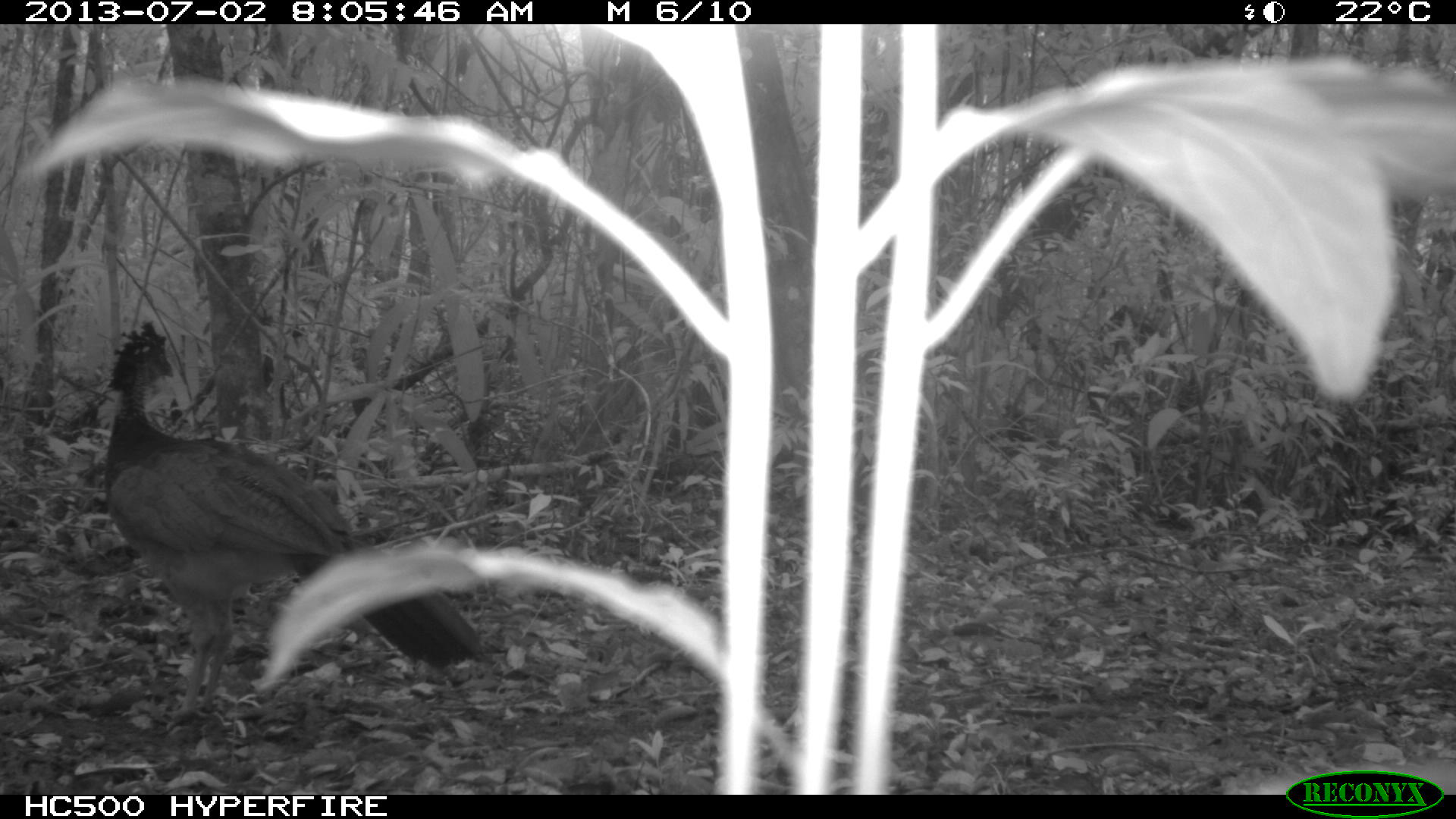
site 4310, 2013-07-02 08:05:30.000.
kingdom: Animalia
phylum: Chordata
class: Aves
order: Galliformes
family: Cracidae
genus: Crax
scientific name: Crax rubra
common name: great curassow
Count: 1.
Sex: female.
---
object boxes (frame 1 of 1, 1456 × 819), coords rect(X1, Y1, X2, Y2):
crax rubra: rect(102, 320, 482, 732)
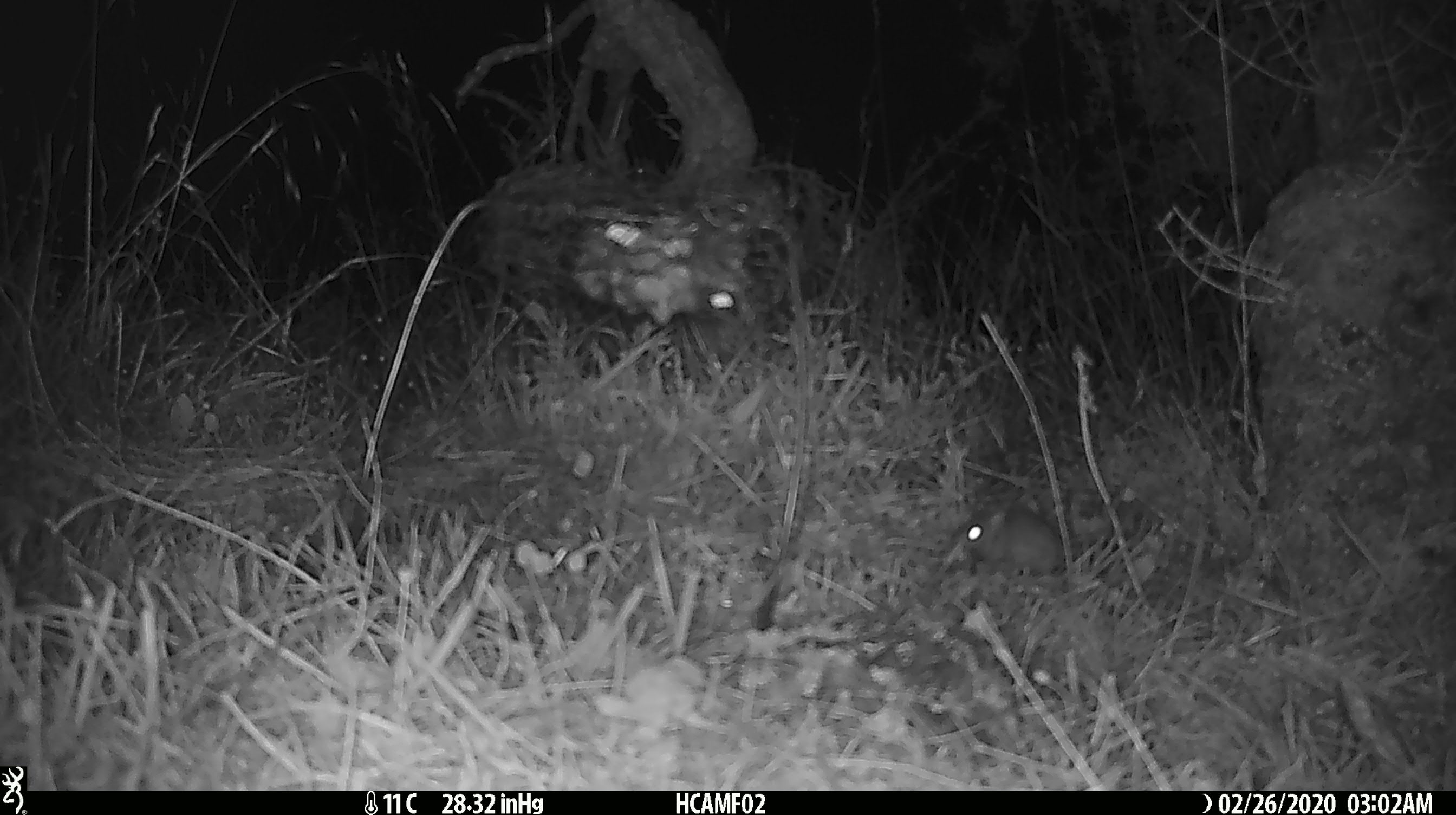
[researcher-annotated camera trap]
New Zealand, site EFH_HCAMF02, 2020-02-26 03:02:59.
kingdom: Animalia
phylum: Chordata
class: Mammalia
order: Rodentia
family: Muridae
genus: Mus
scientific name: Mus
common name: mouse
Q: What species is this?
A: Mouse (Mus).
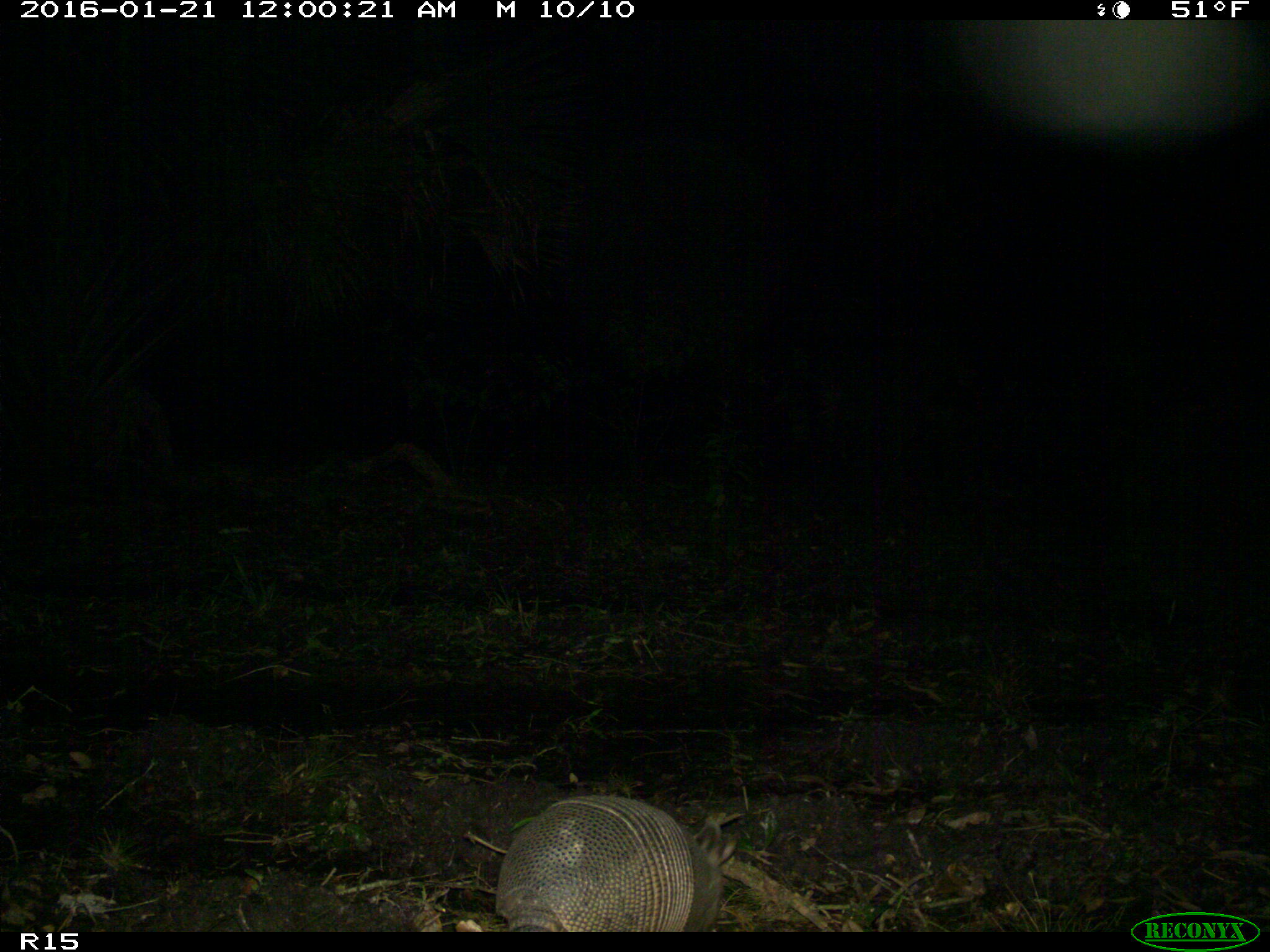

● ● ● ● ●

▶ Exercise
Reproduce the lines of the listing exactly, starting at the one that contains "order: Galliformes" and continuing through the final line, but leave out the pictures.

▶ Task answer
order: Galliformes
family: Cracidae
genus: Crax
scientific name: Crax rubra
common name: great curassow
Count: 1.
Sex: female.
---
object boxes (frame 1 of 1, 1456 × 819), coords rect(X1, Y1, X2, Y2):
crax rubra: rect(102, 320, 482, 732)
[researcher-annotated camera trap]
New Zealand, site EFH_HCAMF02, 2020-02-26 03:02:59.
kingdom: Animalia
phylum: Chordata
class: Mammalia
order: Rodentia
family: Muridae
genus: Mus
scientific name: Mus
common name: mouse
Q: What species is this?
A: Mouse (Mus).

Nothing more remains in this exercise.